Business | Oil & Gas

China to keep Iran term crude imports steady

China will keep Iranian crude imports via term deals steady this year after volumes jumped a third in 2008 versus the year before, amid uncertainties over allocations from Opec's No 2 producer, which has started cutting supplies.

  • Reuters
  • Published: 23:47 January 9, 2009
  • Gulf News

Singapore: China will keep Iranian crude imports via term deals steady this year after volumes jumped a third in 2008 versus the year before, amid uncertainties over allocations from Opec's No 2 producer, which has started cutting supplies.

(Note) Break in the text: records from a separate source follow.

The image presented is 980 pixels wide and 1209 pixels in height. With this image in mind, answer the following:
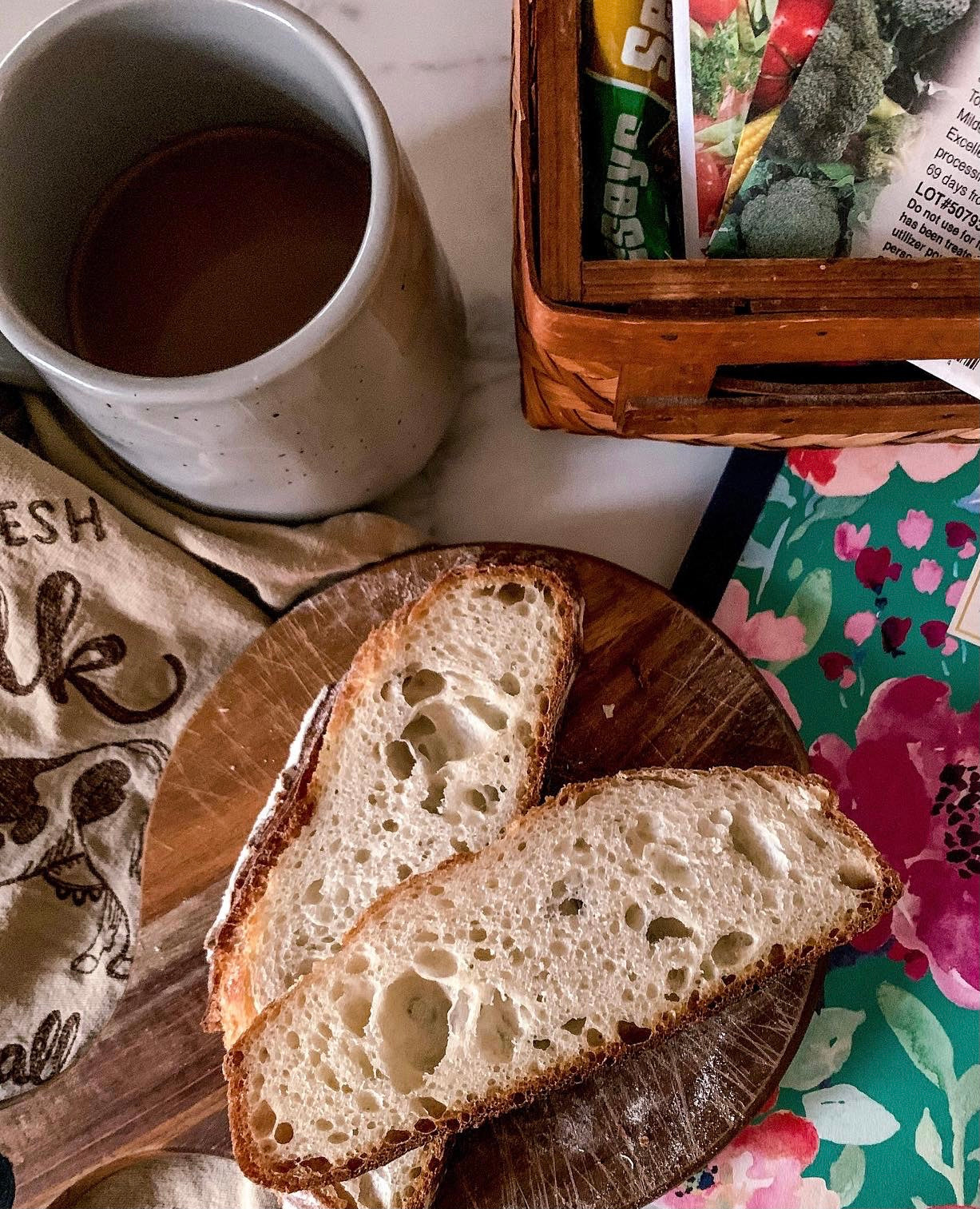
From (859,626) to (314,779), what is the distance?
47 centimetres

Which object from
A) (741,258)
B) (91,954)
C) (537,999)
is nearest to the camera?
(741,258)

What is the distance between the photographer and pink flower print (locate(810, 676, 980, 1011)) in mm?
825

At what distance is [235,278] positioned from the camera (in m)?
0.73

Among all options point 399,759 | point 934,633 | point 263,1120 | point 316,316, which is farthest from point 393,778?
point 934,633

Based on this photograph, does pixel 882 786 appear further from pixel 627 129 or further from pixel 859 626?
pixel 627 129

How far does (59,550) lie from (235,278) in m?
0.25

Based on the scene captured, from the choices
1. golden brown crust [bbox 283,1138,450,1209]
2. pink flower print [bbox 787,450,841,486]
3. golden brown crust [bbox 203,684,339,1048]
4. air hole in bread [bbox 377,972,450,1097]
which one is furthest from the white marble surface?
golden brown crust [bbox 283,1138,450,1209]

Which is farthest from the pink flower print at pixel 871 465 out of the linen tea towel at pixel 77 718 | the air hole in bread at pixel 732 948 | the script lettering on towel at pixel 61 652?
the script lettering on towel at pixel 61 652

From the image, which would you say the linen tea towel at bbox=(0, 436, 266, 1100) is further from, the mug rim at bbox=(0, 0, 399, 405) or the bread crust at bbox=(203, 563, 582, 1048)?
the mug rim at bbox=(0, 0, 399, 405)

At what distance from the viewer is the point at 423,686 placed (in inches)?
31.0

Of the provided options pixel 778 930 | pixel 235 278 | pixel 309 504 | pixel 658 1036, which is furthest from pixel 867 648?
pixel 235 278

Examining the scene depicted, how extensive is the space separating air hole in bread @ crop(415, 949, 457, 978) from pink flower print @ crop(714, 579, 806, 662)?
1.15ft

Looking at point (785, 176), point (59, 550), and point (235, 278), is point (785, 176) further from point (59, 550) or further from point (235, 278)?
point (59, 550)

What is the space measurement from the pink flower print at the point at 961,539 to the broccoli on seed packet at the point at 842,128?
0.34 m
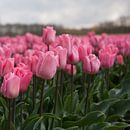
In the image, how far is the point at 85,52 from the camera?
240 cm

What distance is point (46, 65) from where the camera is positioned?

State oil trader Zhuhai Zhenrong and top refiner Sinopec have renewed their contracts to buy a total of around 400,000 barrels per day (bpd) of crude this year from Iran, the world's No 4 oil exporter, two trading sources said.

Last month, China's top state refiners agreed to increase their Saudi crude imports by about four per cent in 2009 from 2008, a small rise after years of big increases.

Iran has turned to Asia, especially fast-growing economies such as China, to boost shipments and forge partners in its energy sector as European firms face political pressure to stay out and as Washington's sanctions have barred US investment since 1995 due to Tehran's nuclear ambitions.

China is the second-largest buyer of Iranian crude, while the Islamic Republic is the third-biggest oil supplier to China, after Saudi Arabia and Angola, accounting for 12 per cent of China's supplies.

Iran shipped 435,000 bpd of crude to China in the first 11 months of 2008, including term and spot cargoes customs data showed.

Zhuhai Zhenrong, which started buying oil from Iran more than a decade ago and was among the first buyer to heed Tehran's call to pay in euro instead of US dollars, has extended its agreement with National Iranian Oil (NIOC) to import 240,000 bpd of crude for 2009.

Zhuhai Zhenrong supplies the crude to Sinopec and PetroChina, the country's second-biggest refiner.

Sinopec has agreed to import 150,000-160,000 bpd of Iranian crude this year, unchanged from 2008. But the volume nearly tripled from 2007 after Sinopec Group, parent of Sinopec Corp, finalised a $2 billion pact to develop Iran's huge Yadavaran oilfield.

However, there could be questions over allocations after Iran said this week it would cut January supplies to at least two of its Asian buyers by 14 per cent, the first reduction in at least three years and the most visible sign yet of Tehran implementing deep output curbs in line with OPEC's bid to halt sliding prices.

"Contract is contract, implementation could vary especially after Opec's output curbs," said one Chinese source close to Iranian oil import talks, who declined to be named due to official policy.

Neither Zhuhai Zhenrong nor Sinopec received any notice on allocation cuts from Iran so far.